En la entrega anterior comentaba sobre cómo descubrí los inicios del rock y los antecedentes del metal en Guatemala. En esta parte final me centraré en compartir lo que estos inicios nos dejaron y lo que, pienso, nos toca de aquí en adelante.

También sobresalieron personajes como Rony de León, vocalista y líder del grupo S.O.S., quien fue asesinado en 1995 en la puerta de su casa. Quedó en la memoria de esa generación su carisma, su calidad como artista y la búsqueda permanente de la paz. De hecho, según versión de su hermano, Larry de León, cuando S.O.S., grabó un 45 rpm, lo hizo con una de las canciones emblemáticas de la época: “Medalla” (Badge) de Cream, banda conformada por Ginger Baker, Eric Clapton y Jack Bruce, y que para esta canción participaron como músicos invitados Felix Pappalardi y George Harrison.

 

Según Larry, Rony recibió una llamada para un año nuevo, por la noche. Al contestar el teléfono la hermana, no entendió qué le querían decir, solamente comprendió que preguntaban por Rony. Ella le llamó y él se dirigió a atender. Cuál sería la sorpresa que quien le llamaba era el mismo Eric Clapton para felicitarle por la versión que había hecho S.O.S., de su canción. Le dijo que era la mejor que había escuchado hasta el momento y que se sentía agradecido por ello. La responsabilidad de tal llamada fue de Willie Maldonado, quien era un personaje dedicado al mundo de la música, como atrás apunté, y lograba que varias agrupaciones guatemaltecas dejaran en una placa discográfica, las versiones de las canciones que estaban de moda. Por su oficio y contactos, envió una copia a la disquera donde grabó Cream, quienes le hicieron llegar a Clapton la misma. Muchos afirman que es solamente una leyenda urbana. Larry sostiene que fue real y que él presenció el suceso.

Rony, como otros, dejaron una huella importante. Tal es el caso de Marco Tulio Quiñonez, conocido como “Cracker”, fundador y vocalista de Caballo Loco y que falleció este año. Si bien esta banda ofreció recitales en institutos públicos y fue de las más reconocidas en el ámbito rockero, no fue de las que dejaran un registro fonográfico propio sino de versiones.

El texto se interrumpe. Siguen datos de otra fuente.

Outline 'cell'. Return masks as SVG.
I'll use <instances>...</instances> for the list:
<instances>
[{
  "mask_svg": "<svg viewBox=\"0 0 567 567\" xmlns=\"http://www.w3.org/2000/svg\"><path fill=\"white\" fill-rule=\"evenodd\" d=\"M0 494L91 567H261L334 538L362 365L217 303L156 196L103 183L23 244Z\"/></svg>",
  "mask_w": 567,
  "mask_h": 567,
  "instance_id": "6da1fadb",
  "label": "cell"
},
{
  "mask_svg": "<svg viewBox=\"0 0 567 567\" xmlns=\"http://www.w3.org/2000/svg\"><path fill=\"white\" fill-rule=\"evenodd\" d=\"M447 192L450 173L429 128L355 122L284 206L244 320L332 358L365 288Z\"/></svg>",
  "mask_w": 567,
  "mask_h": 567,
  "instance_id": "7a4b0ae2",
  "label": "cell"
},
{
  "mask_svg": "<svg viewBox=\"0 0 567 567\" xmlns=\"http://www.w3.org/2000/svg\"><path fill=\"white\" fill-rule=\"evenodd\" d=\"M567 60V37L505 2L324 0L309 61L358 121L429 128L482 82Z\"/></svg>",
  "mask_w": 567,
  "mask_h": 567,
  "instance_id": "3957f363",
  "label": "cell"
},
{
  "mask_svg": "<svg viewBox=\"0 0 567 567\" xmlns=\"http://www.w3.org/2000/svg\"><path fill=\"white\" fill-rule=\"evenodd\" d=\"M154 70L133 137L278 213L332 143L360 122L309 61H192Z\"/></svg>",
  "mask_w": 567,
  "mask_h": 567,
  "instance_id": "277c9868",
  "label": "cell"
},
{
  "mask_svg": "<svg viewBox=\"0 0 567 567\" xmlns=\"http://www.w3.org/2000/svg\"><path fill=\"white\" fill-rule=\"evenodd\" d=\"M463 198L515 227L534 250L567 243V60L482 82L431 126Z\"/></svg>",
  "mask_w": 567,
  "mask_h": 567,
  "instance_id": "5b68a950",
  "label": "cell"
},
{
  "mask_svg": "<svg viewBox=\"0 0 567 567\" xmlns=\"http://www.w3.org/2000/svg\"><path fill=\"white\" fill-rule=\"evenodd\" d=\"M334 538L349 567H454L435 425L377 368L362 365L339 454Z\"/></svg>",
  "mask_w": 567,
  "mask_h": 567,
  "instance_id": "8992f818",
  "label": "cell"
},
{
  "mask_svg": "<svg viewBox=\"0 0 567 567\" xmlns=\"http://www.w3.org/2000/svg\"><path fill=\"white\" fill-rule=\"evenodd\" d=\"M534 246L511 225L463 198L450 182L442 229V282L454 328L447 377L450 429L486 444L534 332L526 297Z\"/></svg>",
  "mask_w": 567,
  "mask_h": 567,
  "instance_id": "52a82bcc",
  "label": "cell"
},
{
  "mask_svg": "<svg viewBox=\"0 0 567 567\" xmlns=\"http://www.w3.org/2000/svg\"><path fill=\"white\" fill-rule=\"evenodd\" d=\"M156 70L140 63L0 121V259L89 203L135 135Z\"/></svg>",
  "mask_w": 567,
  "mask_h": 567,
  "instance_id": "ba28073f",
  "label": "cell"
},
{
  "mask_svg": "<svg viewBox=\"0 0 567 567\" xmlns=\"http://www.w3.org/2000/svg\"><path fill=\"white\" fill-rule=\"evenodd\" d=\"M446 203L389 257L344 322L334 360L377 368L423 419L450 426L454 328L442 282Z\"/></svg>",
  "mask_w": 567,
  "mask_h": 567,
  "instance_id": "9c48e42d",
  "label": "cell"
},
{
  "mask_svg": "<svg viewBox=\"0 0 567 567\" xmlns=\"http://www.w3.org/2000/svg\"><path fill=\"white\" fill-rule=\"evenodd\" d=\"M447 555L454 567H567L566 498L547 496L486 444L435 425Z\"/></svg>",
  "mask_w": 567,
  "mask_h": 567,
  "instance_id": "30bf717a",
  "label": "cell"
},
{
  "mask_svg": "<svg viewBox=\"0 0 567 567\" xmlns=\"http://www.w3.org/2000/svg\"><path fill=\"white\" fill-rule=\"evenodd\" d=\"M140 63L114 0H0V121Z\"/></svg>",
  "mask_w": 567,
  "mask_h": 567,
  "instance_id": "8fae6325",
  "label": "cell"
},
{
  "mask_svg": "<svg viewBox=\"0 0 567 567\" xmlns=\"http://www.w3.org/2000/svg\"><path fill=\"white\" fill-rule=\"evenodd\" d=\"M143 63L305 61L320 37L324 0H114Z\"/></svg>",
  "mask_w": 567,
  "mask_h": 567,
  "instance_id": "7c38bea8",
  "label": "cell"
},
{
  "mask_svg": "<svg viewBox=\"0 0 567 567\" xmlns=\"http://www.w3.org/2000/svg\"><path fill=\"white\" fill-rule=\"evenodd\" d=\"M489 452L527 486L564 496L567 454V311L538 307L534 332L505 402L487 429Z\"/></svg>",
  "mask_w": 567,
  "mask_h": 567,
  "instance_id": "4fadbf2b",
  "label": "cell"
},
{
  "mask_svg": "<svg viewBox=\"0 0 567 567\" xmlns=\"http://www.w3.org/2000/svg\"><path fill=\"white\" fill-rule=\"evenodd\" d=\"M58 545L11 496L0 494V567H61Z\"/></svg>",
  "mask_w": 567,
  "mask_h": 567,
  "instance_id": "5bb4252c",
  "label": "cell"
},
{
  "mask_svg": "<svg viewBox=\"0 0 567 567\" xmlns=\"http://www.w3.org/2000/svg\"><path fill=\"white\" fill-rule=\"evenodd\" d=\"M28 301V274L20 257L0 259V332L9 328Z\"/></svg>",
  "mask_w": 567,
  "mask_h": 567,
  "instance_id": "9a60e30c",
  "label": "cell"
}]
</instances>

Fue un grupo que se distinguió por la calidad de sus músicos y por el carisma y profesionalismo de “Cracker”. Los famosos “fusiles” o versiones de canciones de grupos extranjeros, dieron al público asistente a sus conciertos, un deleite particular. También ha quedado constancia de esta época en las novelas de Jorge Godínez, Rockstalgia y Rockfilia.

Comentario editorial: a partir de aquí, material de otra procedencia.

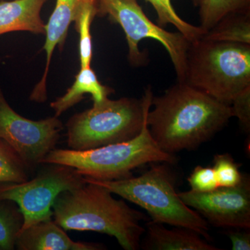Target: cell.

Era el sentido de pertenencia al barrio, a la gente que buscaba en la cultura una vía que daba un respiro ante todo lo que la sociedad imponía. De la misma manera, Cuerpo y Alma, cuyo único integrante original que queda es Marco Antonio Luna, quien creció en familia de músicos y continua con el grupo hasta la fecha, fue, quizá, y esto lo afirmo sin duda alguna, el pilar principal donde dio origen a lo que sería el Heavy Metal en Guatemala. La banda que lo definió, fue Guerreros del Metal, pero la base, ese primer ladrillo, desde mi interpretación, lo puso Cuerpo y Alma.

A diferencia de los demás grupos, Cuerpo y Alma, después de “fusilarse” canciones de otras agrupaciones foráneas en sus comienzos, decidió crear algo propio, con un componente identitario de nuestro país. Son-rock fue la denominación que le dio a la fusión entre los tiempos musicales del rock y los tiempos del son. Un aporte a la música importante no solo por reivindicar aspectos sonoros de la  cultura indígena sino por la originalidad para su época. Fue una de las pocas bandas que hizo canciones propias, como “Mara” y “Mariguana”. Según Maco Luna, en su novela Cuerpo y Alma, donde relata las aventuras del grupo, la letra de las rolas dice:

“Mara”

 

Hola mara, hola mara

hola mara, cómo estás?

A los festivales llegas

como quieres, para estar así.

 

Unos cantan, otros oyen,

alguien grita ¡Apurate pues!

los que bailan, los que viajan

los que espían para informar.

 

Hola mara, hola mara…

 

Esta canción es para ti

Porque tú eres mi inspiración

esta canción es para ti

porque tu eres mi inspiración.

 

Yo te siento y te comprendo

yo te siento y te comprendo

me pregunto si te gusta,

con tus manos lo demuestras,

con los días crecerás.

 

“Mariguana”

A la montaña

anda y consíguela,

A la montaña

Ve y consíguela.

Linda es muy verde

verde es muy linda,

pero es más linda,

cuando está seca.

Es así, es así.

 

Ya van todos caminando

al salir el sol.

Juntos todos llegarán

hasta donde esté…

 

Todos tienen ya papel

Que deben trabajar.

así me llega

Te llega así… a ti.

Ahora ya todos sentados

se pasan la pipa que hace reír,

hay una nube de humo

que toma su vuelo para no volver.

Así me llega,

Te llega así…

Tienes los ojos muy rojos,

tu boca está seca, pero eres feliz.

Tienes la dicha de hacer que tu mente,

entre en un mundo mejor.

Así me llega

Te llega así.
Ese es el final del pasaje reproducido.